──────── SOURCE DOCUMENT ────────

Nixtla

Machine Learning 🤖 Forecast

Scalable machine learning for time series forecasting

mlforecast is a framework to perform time series forecasting using machine learning models, with the option to scale to massive amounts of data using remote clusters.

Install

PyPI

pip install mlforecast

If you want to perform distributed training, you can instead use pip install "mlforecast[distributed]", which will also install dask. Note that you’ll also need to install either LightGBM or XGBoost.

conda-forge

conda install -c conda-forge mlforecast

Note that this installation comes with the required dependencies for the local interface. If you want to perform distributed training, you must install dask (conda install -c conda-forge dask) and either LightGBM or XGBoost.

Quick Start

Minimal Example

import lightgbm as lgb

from mlforecast import MLForecast
from sklearn.linear_model import LinearRegression

mlf = MLForecast(
    models = [LinearRegression(), lgb.LGBMRegressor()],
    lags=[1, 12],
    freq = 'M'
)
mlf.fit(df)
mlf.predict(12)

Get Started with this quick guide.

Follow this end-to-end walkthrough for best practices.

Why?

Current Python alternatives for machine learning models are slow, inaccurate and don’t scale well. So we created a library that can be used to forecast in production environments. MLForecast includes efficient feature engineering to train any machine learning model (with fit and predict methods such as sklearn) to fit millions of time series.

────────

:: YOUR TASKS ::
1. From the mlforecast page above, list every shell command it gives for installing software.
2. Write the next part of the mlforecast page, following on from its last paragraph under "Why?".

──────── DATASET EXCERPTS ────────

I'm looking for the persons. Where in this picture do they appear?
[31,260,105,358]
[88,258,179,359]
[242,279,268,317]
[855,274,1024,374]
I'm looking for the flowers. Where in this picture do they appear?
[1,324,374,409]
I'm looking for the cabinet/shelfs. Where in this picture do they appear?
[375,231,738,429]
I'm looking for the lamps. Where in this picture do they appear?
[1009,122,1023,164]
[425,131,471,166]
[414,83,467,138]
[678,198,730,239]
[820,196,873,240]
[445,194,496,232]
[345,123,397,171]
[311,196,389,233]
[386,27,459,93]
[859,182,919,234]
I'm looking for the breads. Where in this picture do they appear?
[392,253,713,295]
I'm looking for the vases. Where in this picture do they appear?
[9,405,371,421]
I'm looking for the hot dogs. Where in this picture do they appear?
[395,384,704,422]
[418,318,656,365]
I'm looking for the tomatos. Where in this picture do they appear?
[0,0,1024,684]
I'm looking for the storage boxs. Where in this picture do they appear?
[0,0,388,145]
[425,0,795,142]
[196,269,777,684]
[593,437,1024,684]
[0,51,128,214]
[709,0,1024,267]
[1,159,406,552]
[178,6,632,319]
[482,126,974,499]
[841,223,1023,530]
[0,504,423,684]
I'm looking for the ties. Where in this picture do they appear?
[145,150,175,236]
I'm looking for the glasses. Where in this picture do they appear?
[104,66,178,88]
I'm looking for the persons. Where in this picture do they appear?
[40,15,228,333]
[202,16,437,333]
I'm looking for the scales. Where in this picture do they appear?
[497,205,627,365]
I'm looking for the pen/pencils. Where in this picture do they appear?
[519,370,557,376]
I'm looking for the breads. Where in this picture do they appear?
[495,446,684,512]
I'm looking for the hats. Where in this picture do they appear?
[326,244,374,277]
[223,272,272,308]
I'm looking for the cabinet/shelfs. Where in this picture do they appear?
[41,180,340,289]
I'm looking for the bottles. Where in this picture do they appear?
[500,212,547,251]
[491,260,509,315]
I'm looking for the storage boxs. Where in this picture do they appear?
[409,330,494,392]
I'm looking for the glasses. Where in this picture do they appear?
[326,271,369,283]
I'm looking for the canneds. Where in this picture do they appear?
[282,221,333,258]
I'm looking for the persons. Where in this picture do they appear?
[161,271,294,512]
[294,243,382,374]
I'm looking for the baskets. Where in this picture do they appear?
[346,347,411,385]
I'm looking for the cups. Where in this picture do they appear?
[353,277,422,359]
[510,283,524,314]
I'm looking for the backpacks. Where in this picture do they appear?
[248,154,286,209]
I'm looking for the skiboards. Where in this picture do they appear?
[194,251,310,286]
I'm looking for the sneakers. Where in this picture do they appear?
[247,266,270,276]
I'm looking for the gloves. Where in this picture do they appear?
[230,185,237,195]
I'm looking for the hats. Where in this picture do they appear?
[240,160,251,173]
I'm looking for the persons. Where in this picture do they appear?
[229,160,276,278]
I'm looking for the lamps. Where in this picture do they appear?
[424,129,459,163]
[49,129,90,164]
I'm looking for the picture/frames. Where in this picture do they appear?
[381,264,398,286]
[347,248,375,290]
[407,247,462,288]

────────

:: RESPONSES TO THE EXERCISE ::
1.
- pip install mlforecast
- pip install "mlforecast[distributed]"
- conda install -c conda-forge mlforecast
- conda install -c conda-forge dask

2.
Features

Fastest implementations of feature engineering for time series forecasting in Python.
Out-of-the-box compatibility with Spark, Dask, and Ray.
Probabilistic Forecasting with Conformal Prediction.
Support for exogenous variables and static covariates.
Familiar sklearn syntax: .fit and .predict.

Missing something? Please open an issue or write us in

Examples and Guides

📚 End to End Walkthrough: model training, evaluation and selection for multiple time series.

🔎 Probabilistic Forecasting: use Conformal Prediction to produce prediciton intervals.

👩‍🔬 Cross Validation: robust model’s performance evaluation.

🔌 Predict Demand Peaks: electricity load forecasting for detecting daily peaks and reducing electric bills.

📈 Transfer Learning: pretrain a model using a set of time series and then predict another one using that pretrained model.

🌡️ Distributed Training: use a Dask cluster to train models at scale.

How to use

The following provides a very basic overview, for a more detailed description see the documentation.

Data setup

Store your time series in a pandas dataframe in long format, that is, each row represents an observation for a specific serie and timestamp.

from mlforecast.utils import generate_daily_series

series = generate_daily_series(
    n_series=20,
    max_length=100,
    n_static_features=1,
    static_as_categorical=False,
    with_trend=True
)
series.head()

	unique_id	ds	y	static_0
0	id_00	2000-01-01	1.751917	72
1	id_00	2000-01-02	9.196715	72
2	id_00	2000-01-03	18.577788	72
3	id_00	2000-01-04	24.520646	72
4	id_00	2000-01-05	33.418028	72

Models

Next define your models. If you want to use the local interface this can be any regressor that follows the scikit-learn API. For distributed training there are LGBMForecast and XGBForecast.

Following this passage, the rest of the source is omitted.